After a careful search, for precedents, I have not been able to find a single case in England, and but one in America where the precise question here involved has been passed upon. The absence of English authority is probably due to the fact that, by the law of England, the liability of the owner is limited to the value of the offending ship immediately before the collision, that is, in her undamaged state, while by the American and Continental law, the measure of liability is determined by the value of the ship immediately after the collision. In the United States the only reported case upon this point is that of the Norwich and New York Transportation Company, 8 Ben. 312, in which the learned Judge for the Eastern District of New York discusses the question at length, and comes to the conclusion that the owner is not liable in respect of the insurance moneys.

» **Exercise**:
Transcribe the passage above on a shipowner's liability after a collision, everything from "After a careful" down to "the insurance moneys.".

» **Supplied data**:
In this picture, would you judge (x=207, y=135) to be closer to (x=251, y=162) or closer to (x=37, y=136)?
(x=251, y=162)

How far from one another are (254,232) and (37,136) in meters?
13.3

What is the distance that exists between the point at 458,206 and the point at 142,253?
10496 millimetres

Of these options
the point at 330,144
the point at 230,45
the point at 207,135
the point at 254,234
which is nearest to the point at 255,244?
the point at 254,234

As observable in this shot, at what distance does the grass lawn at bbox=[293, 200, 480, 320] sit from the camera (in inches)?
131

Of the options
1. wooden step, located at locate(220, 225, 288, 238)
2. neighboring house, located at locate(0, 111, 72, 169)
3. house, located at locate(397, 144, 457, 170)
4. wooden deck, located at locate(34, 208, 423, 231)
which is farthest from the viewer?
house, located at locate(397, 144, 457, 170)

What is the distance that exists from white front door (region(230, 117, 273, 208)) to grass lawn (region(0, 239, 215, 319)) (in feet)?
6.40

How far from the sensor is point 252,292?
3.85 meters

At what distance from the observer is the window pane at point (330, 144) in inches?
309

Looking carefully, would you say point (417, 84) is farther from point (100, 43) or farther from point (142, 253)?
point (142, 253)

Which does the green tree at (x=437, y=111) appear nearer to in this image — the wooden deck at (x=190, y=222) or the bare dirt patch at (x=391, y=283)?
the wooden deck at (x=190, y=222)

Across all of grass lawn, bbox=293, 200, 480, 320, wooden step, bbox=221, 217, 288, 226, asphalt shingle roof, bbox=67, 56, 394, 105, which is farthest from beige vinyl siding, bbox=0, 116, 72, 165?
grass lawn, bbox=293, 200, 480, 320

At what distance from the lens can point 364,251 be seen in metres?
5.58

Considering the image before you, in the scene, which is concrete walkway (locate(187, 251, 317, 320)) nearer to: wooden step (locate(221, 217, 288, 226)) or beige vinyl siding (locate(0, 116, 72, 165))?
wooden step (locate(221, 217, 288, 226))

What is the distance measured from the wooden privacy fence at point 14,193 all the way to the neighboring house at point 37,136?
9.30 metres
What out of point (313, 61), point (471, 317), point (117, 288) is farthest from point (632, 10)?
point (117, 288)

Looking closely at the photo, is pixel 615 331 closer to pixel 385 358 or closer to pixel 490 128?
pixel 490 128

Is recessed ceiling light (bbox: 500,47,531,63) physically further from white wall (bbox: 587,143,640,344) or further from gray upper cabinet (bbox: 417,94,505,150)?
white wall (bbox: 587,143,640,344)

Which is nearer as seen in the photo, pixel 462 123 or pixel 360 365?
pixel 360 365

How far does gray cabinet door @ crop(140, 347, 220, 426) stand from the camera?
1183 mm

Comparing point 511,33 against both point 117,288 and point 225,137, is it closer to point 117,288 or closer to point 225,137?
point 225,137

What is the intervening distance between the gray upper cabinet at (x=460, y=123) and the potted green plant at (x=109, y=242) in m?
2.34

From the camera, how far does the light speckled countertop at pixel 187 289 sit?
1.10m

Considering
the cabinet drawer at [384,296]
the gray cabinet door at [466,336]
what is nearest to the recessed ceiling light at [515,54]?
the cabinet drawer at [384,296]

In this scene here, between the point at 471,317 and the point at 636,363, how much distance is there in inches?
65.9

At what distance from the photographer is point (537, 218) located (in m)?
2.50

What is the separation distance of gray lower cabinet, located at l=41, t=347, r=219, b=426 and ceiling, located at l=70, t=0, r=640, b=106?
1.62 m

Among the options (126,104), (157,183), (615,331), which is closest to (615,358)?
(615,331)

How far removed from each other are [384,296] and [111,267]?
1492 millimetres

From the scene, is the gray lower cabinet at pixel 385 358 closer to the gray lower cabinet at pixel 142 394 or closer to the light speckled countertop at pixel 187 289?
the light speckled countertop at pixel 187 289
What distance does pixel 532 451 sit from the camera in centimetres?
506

» **Exercise response**:
After a careful search, for precedents, I have not been able to find a single case in England, and but one in America where the precise question here involved has been passed upon. The absence of English authority is probably due to the fact that, by the law of England, the liability of the owner is limited to the value of the offending ship immediately before the collision, that is, in her undamaged state, while by the American and Continental law, the measure of liability is determined by the value of the ship immediately after the collision. In the United States the only reported case upon this point is that of the Norwich and New York Transportation Company, 8 Ben. 312, in which the learned Judge for the Eastern District of New York discusses the question at length, and comes to the conclusion that the owner is not liable in respect of the insurance moneys.